Смешливый рассуждал, но уже не про себя, а вслух! И каждое его рассуждение включало в себя как философию, так и бред. Хэлвану лучше всех удавалось совмещать противоположности: бред и философию, драму и комедию, смерть и веселье…
— Ой, как же это все относительно и сложно. Теория вещего Джека о терпении! Итак, что оно собой такого интересного представляет? Интересного, может, и ничё! Но знать надо, шо терпение — особый вид топлива, который регулярно поставляется, только в разных дозах и в строжайшей зависимости от прочих черт! — это была философия, дальше понесся бред, — Но это не значит, шо животные должны терпеть скотское отношение людей! Почему им не загрызть своих обидчиков? Зачем Гризли нужна жалость, если имеются когти и клыки?
— Вот, все дело в каноничности природы!
Джек тонул в пучине резонерства, отчего не услышал скрипа открывающихся ставень и торопливых шагов. Это зашли Джерси с прокурором. Первый дернул шута за руку.
— Будешь сидеть здесь без воды и еды, пока не одумаешься, понял?
Данная угроза никак не повлияла на Безумного. Наоборот. Она его чуть было не рассмешила до болей в желудке. Но свою неестественную веселость Джек посохранил на будущее, чтобы, образно говоря, «не тратить энергию даром».
— А когда одумаешься, когда согласишься взять на себя устранение Спауна, дашь знать…
— Ну, ты и идиот! — улыбка сползла с лица Безумного, на время, — Просто нет слов, чтобы описать, какой степени ерунду ты сейчас несешь! — Джек несвойственно для своего образа «смешливого-присмешливого злодея» посерьезнел, — Хоть обнюхай все словари мира!
— Что я сказал такого, что ты счел мои попытки договориться ерундой? — спросил Джерси.
— Да все! Начиная от первой буквы и заканчивая последней, все сплошная, никаким раком не относящаяся к истине, бредятина, которой ты заливаешь свою неуверенность! — после одноминутного перерывчика Джек заговорил более тихим загадочным голосом, — Твой конец близок, твой и твоей империи! Фигурально выражаясь, красавчик, ты сейчас находишься среди клыков.

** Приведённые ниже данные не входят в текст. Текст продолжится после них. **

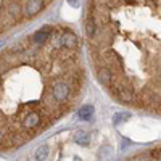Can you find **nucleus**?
<instances>
[{"label":"nucleus","mask_w":161,"mask_h":161,"mask_svg":"<svg viewBox=\"0 0 161 161\" xmlns=\"http://www.w3.org/2000/svg\"><path fill=\"white\" fill-rule=\"evenodd\" d=\"M2 139H3V134H2V132H0V142H2Z\"/></svg>","instance_id":"obj_16"},{"label":"nucleus","mask_w":161,"mask_h":161,"mask_svg":"<svg viewBox=\"0 0 161 161\" xmlns=\"http://www.w3.org/2000/svg\"><path fill=\"white\" fill-rule=\"evenodd\" d=\"M130 143H132V142H130L129 139H123V140H121V147H119V150H121V152H126V150L129 148V147H130Z\"/></svg>","instance_id":"obj_14"},{"label":"nucleus","mask_w":161,"mask_h":161,"mask_svg":"<svg viewBox=\"0 0 161 161\" xmlns=\"http://www.w3.org/2000/svg\"><path fill=\"white\" fill-rule=\"evenodd\" d=\"M57 45L58 47H76V44H77V37L71 32V31H66V32H63L58 39H57Z\"/></svg>","instance_id":"obj_3"},{"label":"nucleus","mask_w":161,"mask_h":161,"mask_svg":"<svg viewBox=\"0 0 161 161\" xmlns=\"http://www.w3.org/2000/svg\"><path fill=\"white\" fill-rule=\"evenodd\" d=\"M93 113H95V106H93V105H84V106H80V108H79L77 118L80 121H90L93 118Z\"/></svg>","instance_id":"obj_4"},{"label":"nucleus","mask_w":161,"mask_h":161,"mask_svg":"<svg viewBox=\"0 0 161 161\" xmlns=\"http://www.w3.org/2000/svg\"><path fill=\"white\" fill-rule=\"evenodd\" d=\"M111 156H113V148L110 145H103L100 148V152H98V158L105 159V158H111Z\"/></svg>","instance_id":"obj_13"},{"label":"nucleus","mask_w":161,"mask_h":161,"mask_svg":"<svg viewBox=\"0 0 161 161\" xmlns=\"http://www.w3.org/2000/svg\"><path fill=\"white\" fill-rule=\"evenodd\" d=\"M97 79H98L100 84L108 86V84H111V80H113V73L110 71V68H100L97 71Z\"/></svg>","instance_id":"obj_5"},{"label":"nucleus","mask_w":161,"mask_h":161,"mask_svg":"<svg viewBox=\"0 0 161 161\" xmlns=\"http://www.w3.org/2000/svg\"><path fill=\"white\" fill-rule=\"evenodd\" d=\"M39 121H40L39 113L31 111V113H28V114L24 116V119H23V126H24L26 129H32V127H36V126L39 124Z\"/></svg>","instance_id":"obj_6"},{"label":"nucleus","mask_w":161,"mask_h":161,"mask_svg":"<svg viewBox=\"0 0 161 161\" xmlns=\"http://www.w3.org/2000/svg\"><path fill=\"white\" fill-rule=\"evenodd\" d=\"M66 3L71 8H79V0H66Z\"/></svg>","instance_id":"obj_15"},{"label":"nucleus","mask_w":161,"mask_h":161,"mask_svg":"<svg viewBox=\"0 0 161 161\" xmlns=\"http://www.w3.org/2000/svg\"><path fill=\"white\" fill-rule=\"evenodd\" d=\"M86 34L87 37H93L97 34V23L93 21V18H89L86 21Z\"/></svg>","instance_id":"obj_12"},{"label":"nucleus","mask_w":161,"mask_h":161,"mask_svg":"<svg viewBox=\"0 0 161 161\" xmlns=\"http://www.w3.org/2000/svg\"><path fill=\"white\" fill-rule=\"evenodd\" d=\"M116 95H118V98H119L121 102H124V103H130V102L134 100V93H132V90H129V89H118Z\"/></svg>","instance_id":"obj_11"},{"label":"nucleus","mask_w":161,"mask_h":161,"mask_svg":"<svg viewBox=\"0 0 161 161\" xmlns=\"http://www.w3.org/2000/svg\"><path fill=\"white\" fill-rule=\"evenodd\" d=\"M73 140H74V143H77V145L87 147V145L90 143V136H89V132H86V130H76L74 136H73Z\"/></svg>","instance_id":"obj_8"},{"label":"nucleus","mask_w":161,"mask_h":161,"mask_svg":"<svg viewBox=\"0 0 161 161\" xmlns=\"http://www.w3.org/2000/svg\"><path fill=\"white\" fill-rule=\"evenodd\" d=\"M50 32H52V29L48 28V26H45V28H42V29H39V31L34 32L32 40H34L36 44H44V42H47V39H48Z\"/></svg>","instance_id":"obj_7"},{"label":"nucleus","mask_w":161,"mask_h":161,"mask_svg":"<svg viewBox=\"0 0 161 161\" xmlns=\"http://www.w3.org/2000/svg\"><path fill=\"white\" fill-rule=\"evenodd\" d=\"M48 155H50V147L45 145V143L44 145H39L37 148H36V152H34V159L42 161V159H47Z\"/></svg>","instance_id":"obj_10"},{"label":"nucleus","mask_w":161,"mask_h":161,"mask_svg":"<svg viewBox=\"0 0 161 161\" xmlns=\"http://www.w3.org/2000/svg\"><path fill=\"white\" fill-rule=\"evenodd\" d=\"M44 8V0H28V2L24 3V13L26 16H36L37 13H40Z\"/></svg>","instance_id":"obj_2"},{"label":"nucleus","mask_w":161,"mask_h":161,"mask_svg":"<svg viewBox=\"0 0 161 161\" xmlns=\"http://www.w3.org/2000/svg\"><path fill=\"white\" fill-rule=\"evenodd\" d=\"M3 44H5V42H3V40H0V47H2V45H3Z\"/></svg>","instance_id":"obj_17"},{"label":"nucleus","mask_w":161,"mask_h":161,"mask_svg":"<svg viewBox=\"0 0 161 161\" xmlns=\"http://www.w3.org/2000/svg\"><path fill=\"white\" fill-rule=\"evenodd\" d=\"M129 119H132V113H129V111H118V113L113 114L111 123H113V126H119V124L126 123V121H129Z\"/></svg>","instance_id":"obj_9"},{"label":"nucleus","mask_w":161,"mask_h":161,"mask_svg":"<svg viewBox=\"0 0 161 161\" xmlns=\"http://www.w3.org/2000/svg\"><path fill=\"white\" fill-rule=\"evenodd\" d=\"M69 93H71L69 86L66 82H63V80H60V82H57L55 86L52 87V95H53V98H55L57 102H64L66 98L69 97Z\"/></svg>","instance_id":"obj_1"}]
</instances>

Могёшь понять, что я имел под словом клычки, э?
Еще через минуту в комнату вбежали «чеченцы». Их настрой показался Баллуку очень нерешительным. Глазки бандитов виляли в разные стороны, смотрели то на него, то на Джека.
Почувствовав неладное, Джерси обратился к Хэлвану.
— Что ты только что сделал?
— А ты не понял! — весельчак встал из-за стола, — Переманил на свою сторону! Всех членов банды Командира, всех громил Шифера! Не переманился только ты, а всех непереманивающихся решено судом верховным сминусовать к чертям, потому что такие отходы никому не нужны, а тем более мне — заядлому эстету, признающему только самые качественные продукты и перед покупкой всегда обращающему внимание на срок годности!
Услышав необлегчающую правду, Джеймс повернулся к брату:
— И ты туда же?
Фредди подумал:
«Всегда мечтал обломать тебя».
И сказал:
— Туда же, брат…
Боссу связали руки и приказали дуть к выходу. Все то время, пока они шли, Джек неустанно ерничал и смеялся.
— Уа-ха-ха-ха-ха-ха-ха! Я просто не могу с вами, люди! Я, нецензурно выражаясь, херею от ваших самоподстав да самопредательств, которые переносятся пизже, чем самопожертвования да саможертвы! Какие вы смешные и легко управляемые! Но что мне немного не по нраву, так это как раз легкая управляемость! Вы оставляете меня без работы провокатора, не приходится ничего делать, практически! Даже тянуть за нить… — вдруг он остановился. Остальные сделали то же самое. Джеки подошел к Джерси и поправил ему воротник, — Шелк вдруг приобрел душу! А нить… она уже давно тянется по собственной прихоти, как тряпичные куклы тянутся к своим любовникам. И отрицание нужно только лишь для самоуспокоения!
— Пожалуйста — Джек закривлялся, — Выкинь что-нибудь годное, подходящее для ржаки. Я так хочу проржакаться, шо не могу уже. Ведь вещий Джек без смеха — это незакономерно как-то для нашей реальности, это просто неправильно, плохо… Это как наркоман без дозы, как военный без войны и как Гарик Потный без шрама, по которому текут английские школьницы. На худой конец это рекреативно, я разбавляю скуку, а чтобы другие не скучали, мне должно быть хохотно!